Records for the task:

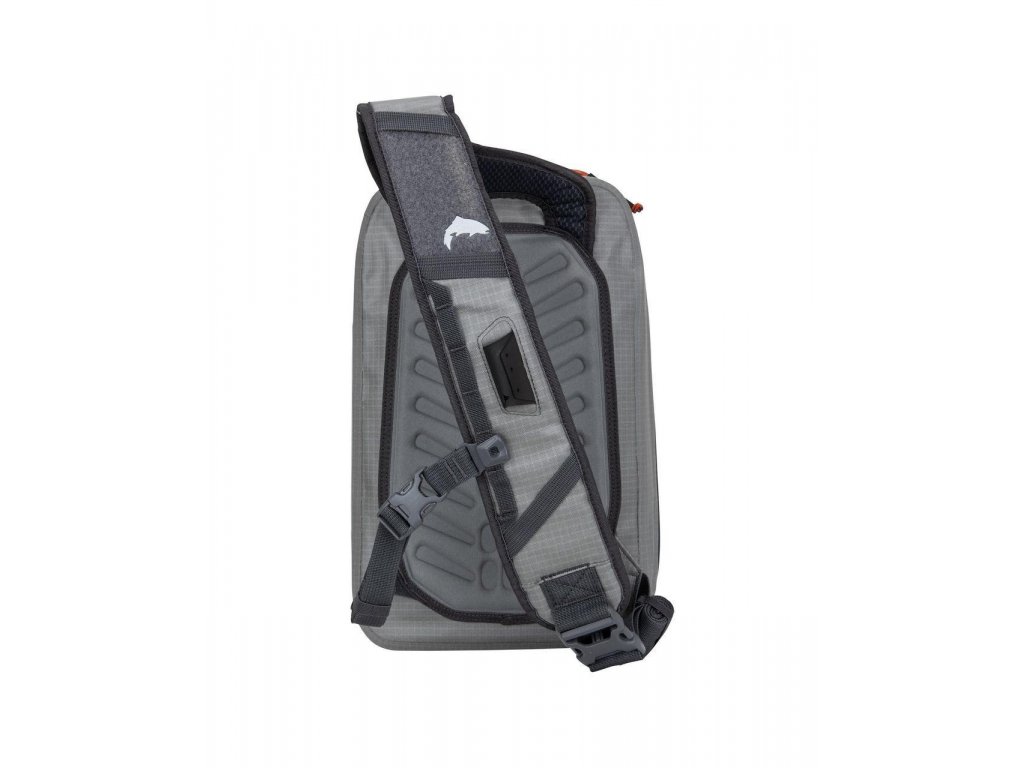 Simms Dry Creek Z Sling Pack Steel FLY SHOP Europe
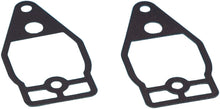 Load image into Gallery viewer, James Gasket breather baffle foam gasket set for Twin Cam engines, showing four foam gaskets with sealing edges.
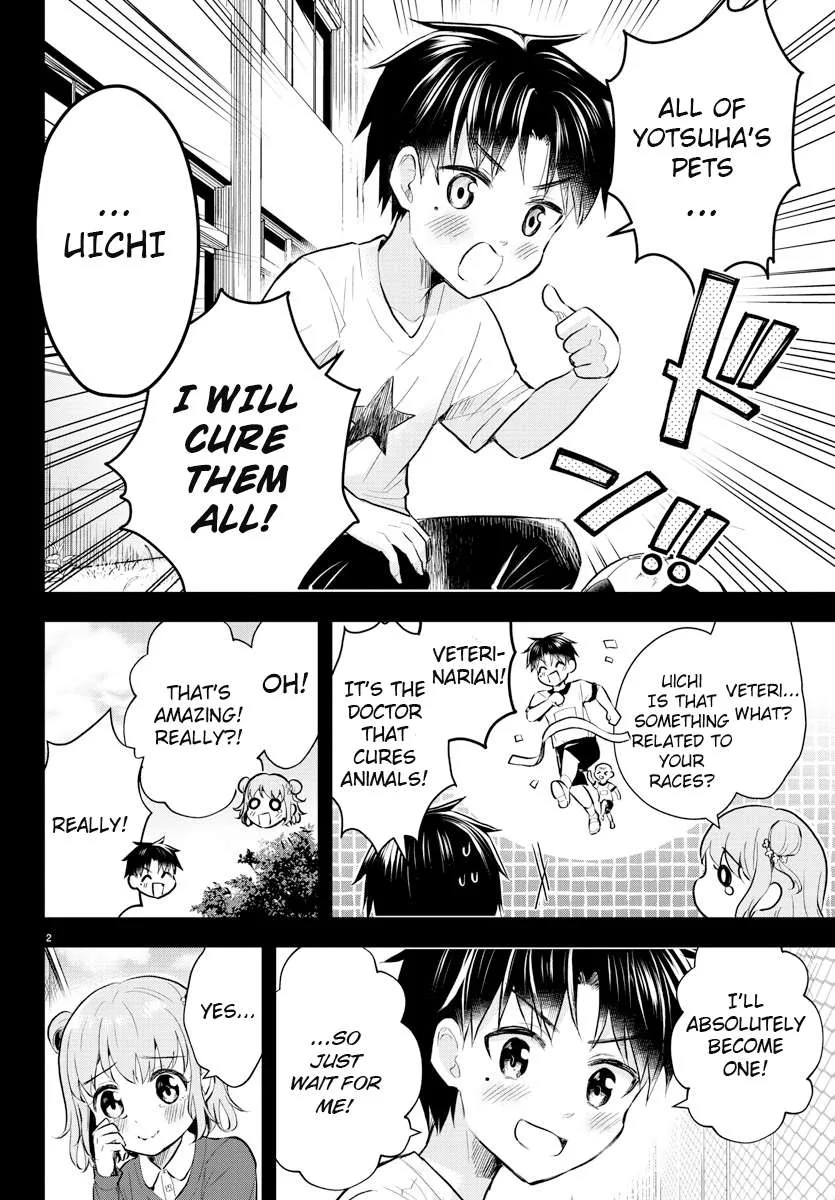 Kimi wa Yotsuba no Clover Chapter 1 page 5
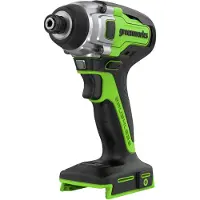 Greenworks Boormachine + slagboor, Gelenworks 24V GELENWORKS GD24D200 - 3803307 (Oplaadbare batterij)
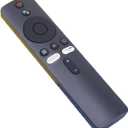 Remote Control for Xiaomi Mi TV Stick/MI Box 4S 4K, Replacement Remote Control for Xiaomi Mi TV Stick with Bluetooth and Voice Control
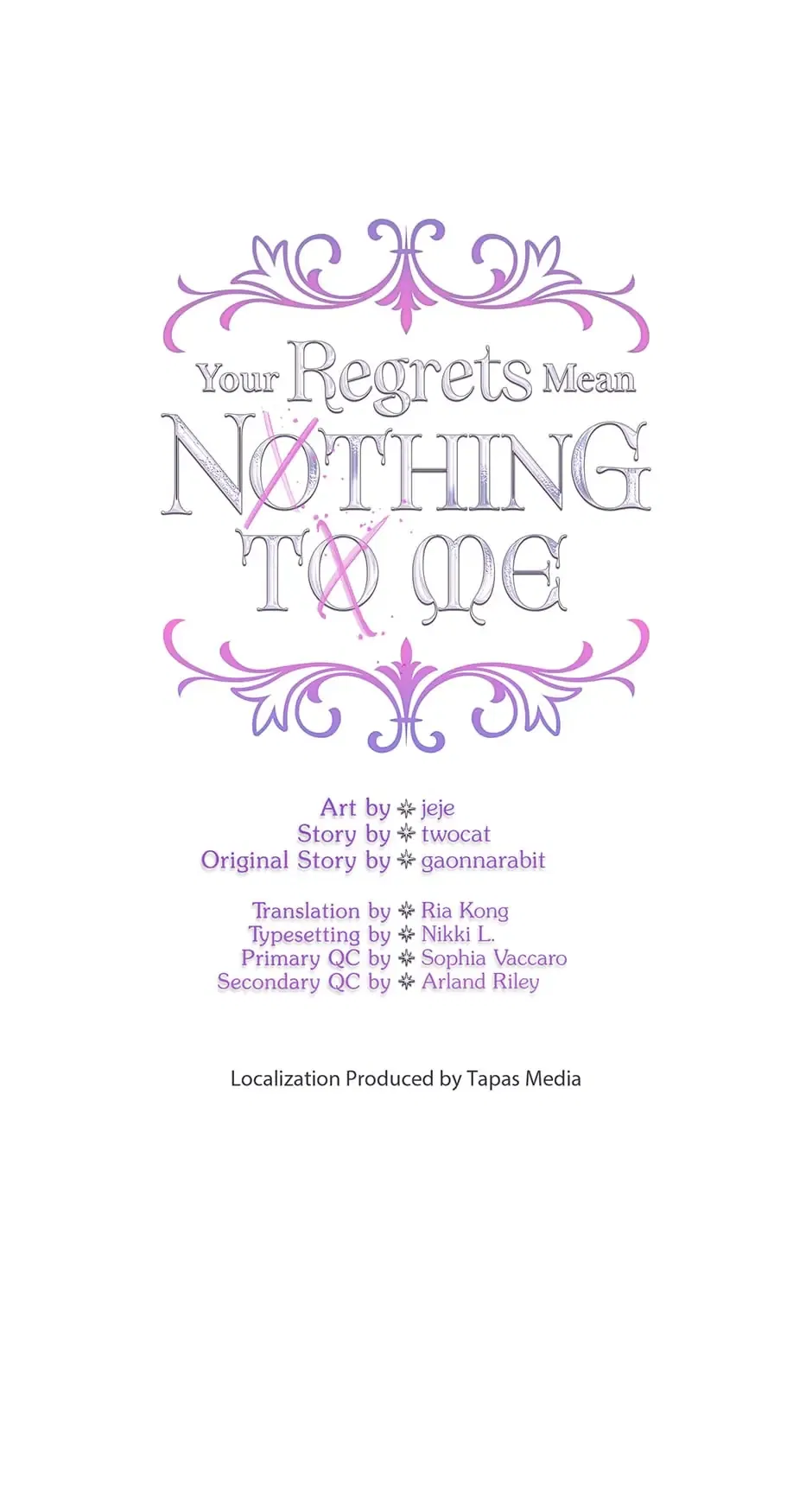 Your Regrets Mean Nothing to Me Chapter 16 – Page 7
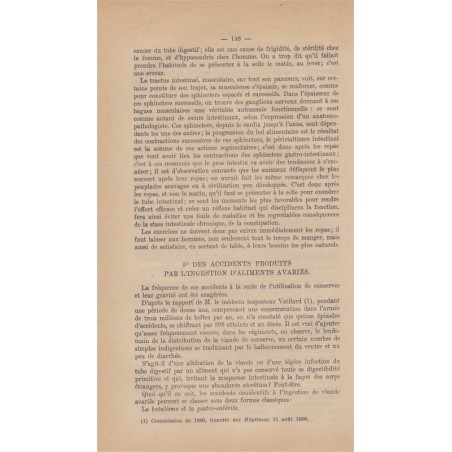 Cours d'hygiène, écoles militaires, Ministère de la guerre, 1922 - Armée, instruction militaire,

Work to complete:
The result should be an exact copy of only the lines above from the one that holds "Greenworks Boormachine +" through the one that holds "Remote Control for Xiaomi Mi TV Stick/MI", both ends included, without pictures.

Exercise solution:
 Greenworks Boormachine + slagboor, Gelenworks 24V GELENWORKS GD24D200 - 3803307 (Oplaadbare batterij)
 Remote Control for Xiaomi Mi TV Stick/MI Box 4S 4K, Replacement Remote Control for Xiaomi Mi TV Stick with Bluetooth and Voice Control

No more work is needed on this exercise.